• **Yazı**

Ana içeriğe atla

56Binlik

Bu yazı yazıldığında blogumuzun sayacı 62.706'yı göstermekte. En nihayetinde bir taraftar sitesi olan blogumuza gösterilen bu ilgiden dolayı tüm ziyaretçilerimize teşekkür ederiz. Çeşitli konularda yazılan yazılara olumlu-olumsuz yorumlarını esirgemeyen takipçilerimiz de özel bir teşekkür hakediyor bence. Onlara da çok teşekkürler. Aslında blogumuz adına böyle bir teşekkürü 56.000 civarında yazmak istiyordum ama çeşitli sebeplerden dolayı olmadı-olamadı, kısmet 62.706'yaymış.


Peki neden 56Bin?


İki sebebi var ve aslında bu iki sebep birbiri ile yakından ilişkili. Birincisi kulübümüzün simge ismi olan Muharrem Gülergin. Demirsporlu olup da onun adını bilmeyen var mı? Bugün genç nesil de onu tanıyor, öğreniyor. 15 senedir süper lig görmeyen bir nesil, onun adıyla Demirspor'u yeniden seviyor, Demirspor'a yeniden bağlanıyor. Çünkü yıllar önce Adana'da gerek sade vatandaş olsun, gerekse ün üstteki mülki amir olsun Muharrem Gülergin ismine büyük bir sevgi ve saygı duyardı. Koskoca bir şehrin sporda tek ismiydi kendisi. Özellikle gençler için onun yakınında olmak, ilgisine mazhar olmak, iki çift laf edebilmek bile büyük bir olaydı. Ve bu güzel insanın asıl lakabı "Fofo" olsa da bir diğer lakabı da "56Binlik"ti. Bu lakap o dönemde Türkiye'de devrin en kuvvetli lokomotiflerine verilen seri numaralarını ifade ediyordu. Yani Muharrem Gülergin, bir Demirsporlu, bir Demiryolcu olarak devrin en kuvvetli lokomotifi ile özdeşleştiriliyordu.


O tarihlerde Adana garında da 56Binlikler arz-ı endam ediyordu. Bunlardan 56.709 numaralı olanında bir "mustava" kumanda panelinin başında ter döküyor; kah Ulukışla, kah Ankara veya Gaziantep... Şehirler arasında kilometreler kısalıyor, ancak ailesi ile ayrı saatler artıyordu. Makinist olmadan önce trenin kazanını bitip tükenmeyen bir enerjiyle, durmadan kömürle beslemekle görevliydi, ateşçiydi. Şimdi makinist ama gurbet bitmiyor. Yine de morali yüksekti bu mustava'nın, havası da yerindeydi. Hele bir Adana Garı'na girişi vardı ki 56.709'un. Bir eli camın kenarına yaslı, diğer eli lokomotifin ta kanaldan duyulan düdüğünün başında. Bu neşeli, koca sesli, dev yürekli adam bir demiryolcuydu, koskoca 56.709'un da üstüne zimmetlendiği adamdı. Bir aileyi Adanalı, Demiryolcu, Demirsporlu yapan adamdı bu mustava. 56Bin'in ikinci önemi de bu benim için.

• **Amaç 1**
56Binlik yazısında "O tarihlerde Adana" sözlerinin geçtiği yerden başlayıp "bu benim için." sözlerinden sonra durarak aradaki bölümü hiç değiştirmeden yeniden yazın.
• **Amaç 2**
56Binlik lakabını anlatan yazıyı son cümlesinden sonra gelecek şekilde sürdürün.
Bundan sonraki malzeme yazıdan ayrıdır.

• **Veri bölümü**

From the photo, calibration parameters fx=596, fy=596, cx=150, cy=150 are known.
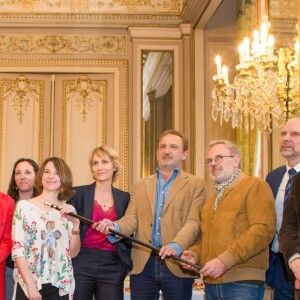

• **Nihai yanıt 1**
O tarihlerde Adana garında da 56Binlikler arz-ı endam ediyordu. Bunlardan 56.709 numaralı olanında bir "mustava" kumanda panelinin başında ter döküyor; kah Ulukışla, kah Ankara veya Gaziantep... Şehirler arasında kilometreler kısalıyor, ancak ailesi ile ayrı saatler artıyordu. Makinist olmadan önce trenin kazanını bitip tükenmeyen bir enerjiyle, durmadan kömürle beslemekle görevliydi, ateşçiydi. Şimdi makinist ama gurbet bitmiyor. Yine de morali yüksekti bu mustava'nın, havası da yerindeydi. Hele bir Adana Garı'na girişi vardı ki 56.709'un. Bir eli camın kenarına yaslı, diğer eli lokomotifin ta kanaldan duyulan düdüğünün başında. Bu neşeli, koca sesli, dev yürekli adam bir demiryolcuydu, koskoca 56.709'un da üstüne zimmetlendiği adamdı. Bir aileyi Adanalı, Demiryolcu, Demirsporlu yapan adamdı bu mustava. 56Bin'in ikinci önemi de bu benim için.

• **Nihai yanıt 2**
Bir Demirsporlu'nun hayatındaki olmazsa olmazı trenler olmalıdır bence. Çünkü onlar geçmişimizdir, özlem duyduğumuz eski ve başarılı günlerimizi ifade eder. Gücün yalın simgesidir, aynı zamanda dağları-güçlükleri aşıp sakin ve mutlu bir gara-yarınlara ulaşmayı anlatır. Bizi geçmişe bağlayan oldukları kadar geleceğe taşıyacaklar da onlardır...


Yorumlar

Semt Aşığı dedi ki…
bigün bi başkan çıksa tüm demirspor taraftarlarına tcdd indirim kartı düzenlese.

insanlar el ele tutuşsa bayram olsa uzansak sonsuza.
Adsız dedi ki…
bence Semt Asigi harika dusunmus. Hem madem klup baskanimizin Adana Demirspor Kredi Karti cikarma gibi bir fikri var, bu ikisi birlestirilebilinir pekala..
vertumnus dedi ki…
Vakıfbank'ın halihazırda böyle bir uygulaması var Rail&Miles adıyla, ben de kullanıyorum. Görüşülen banka Vakıfbank olursa hazır olmuş olur, çok da güzel olur :)
Onur BİÇER dedi ki…
Görüşülebilir diye umuyorum. ;)
Adsız dedi ki…
ne guzel yazmıssın Mustava Abi,tesekkurler bu guzel bılgıler ıcın birsey daha ogrendım..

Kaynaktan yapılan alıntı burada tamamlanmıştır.